А то, что в прошлых жизнях я уничтожал целые легионы только за один вечер… Об этом лучше не упоминать. Так будет проще для всех.
Мои потуги в славословии были оценены Марией Никифоровной по достоинству. Она склонила свою покрытую бородавками голову и благосклонно улыбнулась. Эх, хорошая она женщина, всё-таки… Лекарь отменный! А что страшна, как сама смерть и любит молоденьких мальчиков… Это сугубо её личное дело.
И дело этих самых мальчиков.
Всё по согласию и без принуждения. Мальчику нужен карьерный рост, княгине нужно утешение и молодость рядом. Кто-то добывает славу в боях, кто-то в постельных утехах. И там и там нужны сила и умение.
Царь улыбнулся в ответ на мои слова, а потом снова сдвинул брови:
— Ну что же, сын… Сейчас я на тебя покричу, а ты постарайся выглядеть опечаленным и разозлённым, когда выскочишь вон. Твоя комната всё ещё остается за тобой. Там переночуешь и утром отправитесь в Белоозеро. Без прощаний и всяких соплей. Думаю, что через три года мы с тобой увидимся и тогда уже поговорим нормально. А сейчас…

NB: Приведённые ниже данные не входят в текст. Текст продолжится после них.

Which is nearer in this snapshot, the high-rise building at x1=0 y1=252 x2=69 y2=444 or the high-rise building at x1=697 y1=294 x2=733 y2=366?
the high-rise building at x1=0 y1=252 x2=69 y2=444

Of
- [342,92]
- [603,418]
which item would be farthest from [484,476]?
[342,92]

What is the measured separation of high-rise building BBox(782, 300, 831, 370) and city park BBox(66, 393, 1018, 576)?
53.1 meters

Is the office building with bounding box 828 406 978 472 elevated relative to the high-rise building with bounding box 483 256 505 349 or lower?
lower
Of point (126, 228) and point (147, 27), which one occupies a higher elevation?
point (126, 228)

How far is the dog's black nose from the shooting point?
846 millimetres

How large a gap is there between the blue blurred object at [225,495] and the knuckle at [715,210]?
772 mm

Я чуть улыбнулся и кивнул в ответ на слова отца. Он же набрал в грудь воздух и гневно закричал:
— Я тебе кто?!! Царь или не царь?!! Что ты о себе возомнил, щенок?!! А ну пошел прочь с глаз моих!!! Да я тебя!!! Я тебя!!!
Я понял это как команду к выходу и выскочил наружу. Постарался нагнуть голову и прикрыть лицо, чтобы стражники не пялились на мою новую личность.